- Opening Delimiter -

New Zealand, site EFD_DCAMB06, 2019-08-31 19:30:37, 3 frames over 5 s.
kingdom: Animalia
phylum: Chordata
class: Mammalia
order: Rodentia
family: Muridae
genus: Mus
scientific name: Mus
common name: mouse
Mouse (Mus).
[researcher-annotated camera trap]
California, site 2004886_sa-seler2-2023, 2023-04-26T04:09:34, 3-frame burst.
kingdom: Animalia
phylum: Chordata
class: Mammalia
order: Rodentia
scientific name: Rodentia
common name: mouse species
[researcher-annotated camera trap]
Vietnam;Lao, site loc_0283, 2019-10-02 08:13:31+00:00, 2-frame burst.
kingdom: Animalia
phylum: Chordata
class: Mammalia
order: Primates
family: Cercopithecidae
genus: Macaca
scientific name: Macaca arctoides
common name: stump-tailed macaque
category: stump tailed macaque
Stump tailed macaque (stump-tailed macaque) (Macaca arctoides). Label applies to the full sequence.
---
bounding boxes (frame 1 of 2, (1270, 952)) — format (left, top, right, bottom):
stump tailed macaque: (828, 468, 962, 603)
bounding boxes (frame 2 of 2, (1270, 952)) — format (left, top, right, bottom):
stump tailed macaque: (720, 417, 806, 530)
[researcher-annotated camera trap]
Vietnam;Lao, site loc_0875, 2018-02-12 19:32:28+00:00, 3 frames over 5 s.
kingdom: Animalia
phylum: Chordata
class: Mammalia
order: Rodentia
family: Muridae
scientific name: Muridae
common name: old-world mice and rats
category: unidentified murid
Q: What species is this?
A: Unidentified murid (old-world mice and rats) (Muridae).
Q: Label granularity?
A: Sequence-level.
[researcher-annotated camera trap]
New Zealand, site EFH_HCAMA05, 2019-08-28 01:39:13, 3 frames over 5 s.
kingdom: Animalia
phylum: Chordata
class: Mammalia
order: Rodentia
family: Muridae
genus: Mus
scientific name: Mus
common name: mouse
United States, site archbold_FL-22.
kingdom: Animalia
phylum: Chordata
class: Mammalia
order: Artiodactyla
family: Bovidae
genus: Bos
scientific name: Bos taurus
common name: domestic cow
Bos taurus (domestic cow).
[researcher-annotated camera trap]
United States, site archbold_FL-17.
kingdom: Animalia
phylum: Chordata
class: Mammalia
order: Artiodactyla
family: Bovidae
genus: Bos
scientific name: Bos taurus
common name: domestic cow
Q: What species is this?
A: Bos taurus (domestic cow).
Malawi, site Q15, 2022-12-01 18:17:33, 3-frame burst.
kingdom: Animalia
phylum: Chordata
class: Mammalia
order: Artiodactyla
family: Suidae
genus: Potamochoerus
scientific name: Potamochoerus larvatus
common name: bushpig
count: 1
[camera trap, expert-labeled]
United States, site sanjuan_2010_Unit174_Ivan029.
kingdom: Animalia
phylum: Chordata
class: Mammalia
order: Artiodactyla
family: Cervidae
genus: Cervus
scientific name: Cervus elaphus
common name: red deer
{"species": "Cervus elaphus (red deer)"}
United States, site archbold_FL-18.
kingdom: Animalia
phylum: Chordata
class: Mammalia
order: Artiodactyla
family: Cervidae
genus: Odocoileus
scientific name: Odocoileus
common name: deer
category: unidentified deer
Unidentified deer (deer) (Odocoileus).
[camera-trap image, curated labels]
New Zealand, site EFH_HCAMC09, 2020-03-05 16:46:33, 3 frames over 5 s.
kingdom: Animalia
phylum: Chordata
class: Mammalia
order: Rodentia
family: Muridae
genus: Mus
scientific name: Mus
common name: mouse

- Closing Delimiter -

Copy out each line of the records where the word "scientific" appears.

(Answer area)
scientific name: Mus
scientific name: Rodentia
scientific name: Macaca arctoides
scientific name: Muridae
scientific name: Mus
scientific name: Bos taurus
scientific name: Bos taurus
scientific name: Potamochoerus larvatus
scientific name: Cervus elaphus
scientific name: Odocoileus
scientific name: Mus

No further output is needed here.